Fraud is fraud however, regardless of how big or small. To us someone claiming for $10,000 of items that were never stolen is equally as dishonest as adding a few small items to a claim to try and cover the costs of excess, premium and depreciation.“
“Our claims assessors are very well trained and have processes in place to analyse and detect fraud. The only ones who have to be concerned are those who are lying.”
As well as internal claims assessors, SCTI utilises the services of specialist fraud investigators as well as national and international fraud databases.
Examples of exaggerated and false claims
• A claim for a suitcase and its contents that was purported to have been lost by the airline. The insured claimed for a massive number of items, including a lot of high value items which should not have been in checked luggage. An SCTI claims assessor was curious about the large number of items in the claim so undertook an exercise to see if it was actually possible to fit all the items claimed for in one suitcase. It wasn’t and, when this information was put to the customer, they withdrew their claim.
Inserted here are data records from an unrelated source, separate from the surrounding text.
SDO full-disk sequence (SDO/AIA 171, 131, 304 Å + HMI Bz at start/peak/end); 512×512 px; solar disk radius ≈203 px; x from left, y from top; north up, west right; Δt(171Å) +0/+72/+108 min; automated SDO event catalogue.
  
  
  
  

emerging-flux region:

• Someone purported they had forgotten two large suitcases when leaving their hotel. Upon returning to New Zealand they submitted a claim for them and the contents. Once SCTI questioned the likelihood of someone forgetting all of their luggage, they withdrew the claim.
• A person was staying with family in India. Upon returning, he claimed he had $15,000 in electronics, cash and jewellery in his bag stolen while travelling on a train. Investigators asked to speak to the family member he was staying with in India to verify; The claimant confessed the whole story was false and pleaded with SCTI not to speak to his family.
• A customer claimed for a $10,000 watch that he said had been lost in the ocean while jet skiing. This was investigated because the claimant had specified the watch on his travel insurance policy and SCTI thought it was unusual to wear a watch of this value when doing this kind of activity. Investigators found that after this customer submitted his claim with us, he had submitted a claim with a different insurer for exactly the same watch. When our investigators put this to him, he admitted that he made a false claim for financial gain.